Thèse 3 : les accords de l'UE n'apportent globalement rien à la Suisse sur le plan économique
Alfred Gantner déclare aussi: «La croissance salariale supplémentaire par personne des accords bilatéraux actuels n'est que de 0,04% par an. Cela correspond à environ 35 francs par personne l'année prochaine. Nous ne vendons pas nos avantages de site et nos droits de démocratie directe pour une pizza avec une boisson!»

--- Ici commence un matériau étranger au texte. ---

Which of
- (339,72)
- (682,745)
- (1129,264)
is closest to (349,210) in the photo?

Ces chiffres proviennent d'une étude Ecoplan de 2015, qui analyse les conséquences d'une suppression des accords bilatéraux. Le SECO confirme les chiffres, mais souligne que les effets sur les salaires ne sont qu'une partie de la vérité. «Une suppression de ces accords aurait également des répercussions sur les revenus du capital.»
Si l'on prend en compte les revenus du capital, le calcul est tout autre: selon l'étude Ecoplan citée par Alfred Gantner, les revenus de la population suisse seraient inférieurs de 1894 francs par personne au bout de 17 ans par rapport à ce qu'ils auraient été avec ces accords. Le produit intérieur brut (PIB) serait ainsi inférieur de 1,5% par habitant. Selon l'étude, le PIB serait globalement inférieur de 460 à 630 milliards de francs d'ici 2035, ce qui correspond environ à un an de PIB suisse.
Jan Atteslander fait remarquer que les effets économiques de la suppression des accords bilatéraux sont difficiles à calculer. Une étude de la fondation allemande Bertelsmann datant de 2019 est intéressante dans ce contexte: elle est arrivée à la conclusion que la Suisse est, de tous les pays, celui qui profite le plus du marché intérieur de l'UE, avec un effet positif de 2914 euros par habitant et par an. Selon lui, «affirmer que la Suisse ne tire aucun avantage économique des accords bilatéraux me semble sans fondement dans ce contexte».
Conclusion: les trois affirmations clés d'Alfred Gantner, qui se réfère dans l'interview de la «Handelszeitung» à un argumentaire de Kompass/Europa, ne sont pas exactes selon les experts économiques et juridiques.